Classical Test Theory

AssessmentCTT

Classical Test Theory (CTT) is the traditional framework for understanding measurement in testing. Its central equation is deceptively simple:

$X = T + E$

where X is the observed score, T is the true score (the hypothetical error-free score), and E is the error of measurement. Every observed score contains some degree of random error — CTT provides the tools to estimate how much.

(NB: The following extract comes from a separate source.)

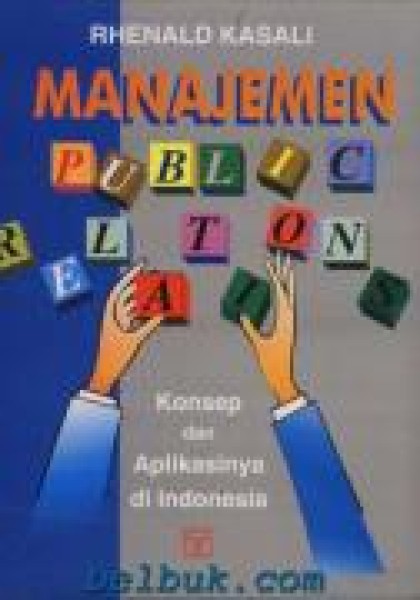 Manajemen public relations : konsep dan aplikasinya di indonesia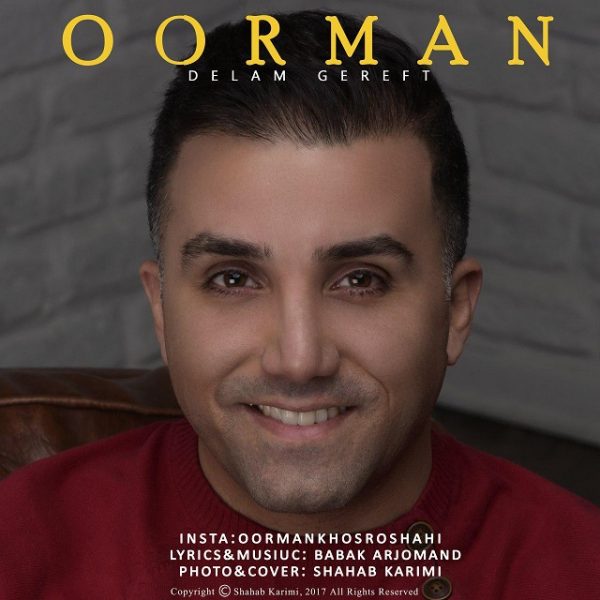 Oorman Khosroshahi - 'Delam Gerft'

CTT has dominated language testing and educational measurement since the early 20th century. While modern approaches like Item Response Theory (IRT) address some of its limitations, CTT remains the practical foundation for most classroom and institutional testing because of its computational simplicity and modest sample-size requirements.

Core Assumptions

The true score is the expected value of the observed score across an infinite number of independent administrations of the same test
Error scores are random — they have an expected value of zero
Errors are uncorrelated with true scores — knowing someone's true ability tells you nothing about their error
Errors across tests are uncorrelated — error on one test is unrelated to error on another

These assumptions are untestable in practice (we never observe true scores), but they provide a workable framework for estimating reliability and measurement error.

Key Concepts in CTT

Reliability

Reliability in CTT is defined as the proportion of observed score variance attributable to true score variance:

$r_{XX'} = \frac{\sigma^2_T}{\sigma^2_X}$

A reliability coefficient of 0.85 means 85% of the variance in observed scores reflects real differences between test takers; 15% is error. Common estimation methods include:

Method	What it estimates
Test-retest	Stability over time
Parallel forms	Equivalence across test versions
Split-half	Internal consistency (single administration)
Cronbach's alpha	Internal consistency — the most widely reported

Standard Error of Measurement (SEM)

The SEM estimates how much an individual's observed score might vary due to measurement error:

$SEM = \sigma_X \sqrt{1 - r_{XX'}}$

A test with SD = 10 and reliability = 0.84 has SEM = 4. A candidate scoring 65 has a true score likely falling between 61 and 69 (±1 SEM). This has direct implications for cut score decisions — candidates near the boundary may be misclassified by chance.

Item Statistics

CTT provides the two core item-level statistics used in item analysis:

Item Difficulty (p-value) — proportion answering correctly
Item Discrimination (D or point-biserial) — how well the item separates strong from weak candidates

Both are straightforward to calculate and interpret, which is why CTT-based item analysis is standard practice even in contexts where IRT would be theoretically preferable.

Limitations

Limitation	Explanation
Sample dependence	Item statistics (difficulty, discrimination) depend on the sample tested — the same item looks different with different groups
Test dependence	Person ability estimates depend on which items were administered
Equal error assumption	CTT assumes measurement error is the same for all ability levels — in reality, tests measure more precisely in the middle of the score range
Total score focus	CTT works with total scores; it cannot model the probability of a specific response to a specific item

IRT addresses all four limitations by modelling the relationship between item parameters and person ability on a common scale, independent of the particular sample or test form. However, IRT requires larger samples (typically 200+) and specialised software.

CTT vs IRT in Practice

For most language teaching contexts — classroom tests, progress tests, placement tests, institutional achievement exams — CTT is sufficient and practical. IRT is essential for large-scale, high-stakes testing programmes (IELTS, TOEFL, Cambridge exams) where test equating, adaptive testing, and item banking across forms are required.

Key References

Bachman, L. F. (1990). Fundamental Considerations in Language Testing. Oxford University Press.
Brown, J. D. (2005). Testing in Language Programs. McGraw-Hill.
Crocker, L. & Algina, J. (1986). Introduction to Classical and Modern Test Theory. Holt, Rinehart and Winston.